A related development, brought on by data privacy regulations like GDPR and local mandates enforced by many nations requiring data to stay within the country of origin will be the role of sharding the database to have local or regional masters. This practice will become more widespread.

George Anadiotis gets vindicated: The stars finally align for graph databases

OK, you’ve probably heard more than your fill from my Big on Data bro George Anadiotis, who has performed yeoman duty educating the market on graph databases. He has done the deep dive on knowledge graphs, introduced us to new graph database players, enlightened us on graph query languages, and ventured the insane notion that graphs could represent the web as a database.

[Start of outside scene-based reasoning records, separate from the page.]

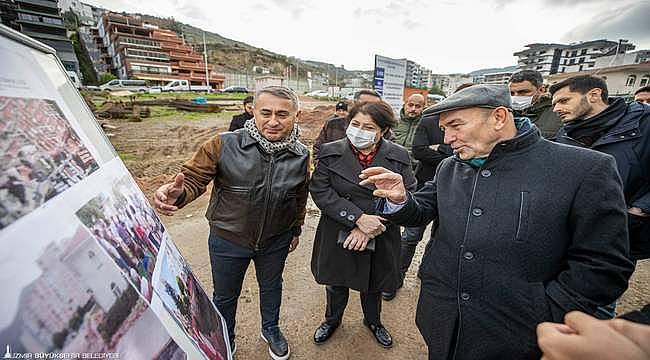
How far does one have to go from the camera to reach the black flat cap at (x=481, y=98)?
1.29 meters

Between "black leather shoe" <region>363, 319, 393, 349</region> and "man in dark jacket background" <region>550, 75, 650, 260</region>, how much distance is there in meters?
2.10

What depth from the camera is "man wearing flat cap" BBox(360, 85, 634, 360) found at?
Result: 1154mm

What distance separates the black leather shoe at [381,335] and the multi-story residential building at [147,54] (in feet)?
200

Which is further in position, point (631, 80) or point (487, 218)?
point (631, 80)

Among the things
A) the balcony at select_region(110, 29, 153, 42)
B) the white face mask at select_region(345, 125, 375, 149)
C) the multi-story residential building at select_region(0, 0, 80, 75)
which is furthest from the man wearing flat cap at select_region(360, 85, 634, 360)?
the balcony at select_region(110, 29, 153, 42)

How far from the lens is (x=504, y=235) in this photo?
4.09 ft

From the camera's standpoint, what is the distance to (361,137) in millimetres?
2004

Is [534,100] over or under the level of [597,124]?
over

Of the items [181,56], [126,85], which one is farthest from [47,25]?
[181,56]

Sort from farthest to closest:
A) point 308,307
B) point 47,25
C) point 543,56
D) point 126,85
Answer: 1. point 543,56
2. point 126,85
3. point 47,25
4. point 308,307

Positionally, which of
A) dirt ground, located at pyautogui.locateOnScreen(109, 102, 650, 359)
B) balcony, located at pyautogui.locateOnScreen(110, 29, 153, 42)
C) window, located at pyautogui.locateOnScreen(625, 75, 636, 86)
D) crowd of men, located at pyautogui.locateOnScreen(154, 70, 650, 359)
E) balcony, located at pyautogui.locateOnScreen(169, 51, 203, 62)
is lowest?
dirt ground, located at pyautogui.locateOnScreen(109, 102, 650, 359)

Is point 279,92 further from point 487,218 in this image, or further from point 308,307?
point 308,307

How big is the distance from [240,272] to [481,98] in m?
1.83

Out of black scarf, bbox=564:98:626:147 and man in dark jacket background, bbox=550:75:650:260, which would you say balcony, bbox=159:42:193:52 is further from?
black scarf, bbox=564:98:626:147
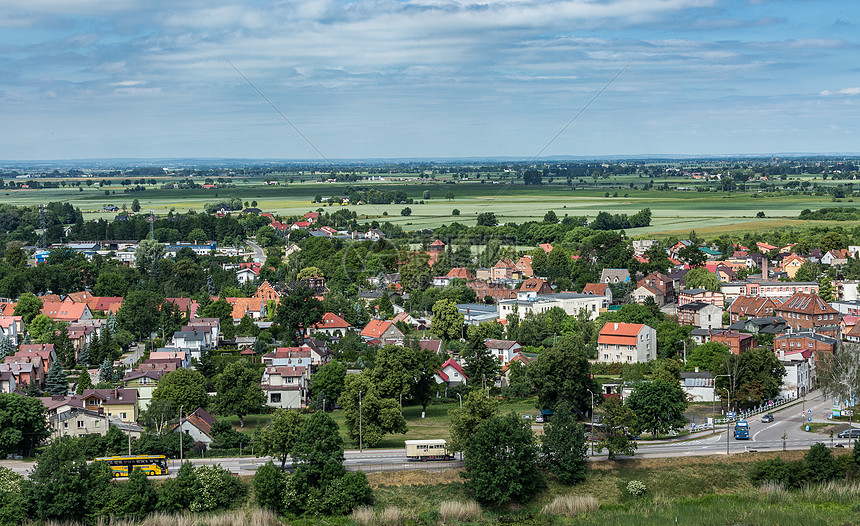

As Anadiotis put about 18 months ago, “Graph technology is well on its way from a fringe domain to going mainstream.” Well, back in early 2017, that statement was a bit premature.

The business problems that graph databases address are quite straightforward. Deciphering the patterns of influence on social networks so leading brands can identify and cultivate opinion leaders; mapping and optimizing the intricacies of supply chain operations; or understanding the propagation of cyberthreats, those are just a few examples of real world problems that all have one thing in common: they are characterized by many-to-many relationships that are not easily represented by relational databases. The challenge is that, as databases, graphs are unfamiliar. They lacked the advantage of decades of knowledge building relational schema, the simplicity of key-value structures, or the existing knowledge base of JSON documents that came from the JavaScript community. And until recently, graph lacked consensus standards against which a critical mass skills base could develop.

What’s changed over the past year is growing acceptance of de facto standards, such as Apache TinkerPop framework and the associated Gremlin query language, which provides a common target for developers. And we’re seeing competition from Neo4J and TigerGraph that are introducing their own variants that are more SQL-like. And we’re seeing the cloud giants enter the field, with Amazon introducing Neptune, while Microsoft’s Azure Cosmos DB includes graph one of its family of supported data models. But as necessity is the mother of invention, in 2019, we expect Customer 360, IoT applications, and cybersecurity to be the drivers of demand for graph databases, which are now more accessible than ever.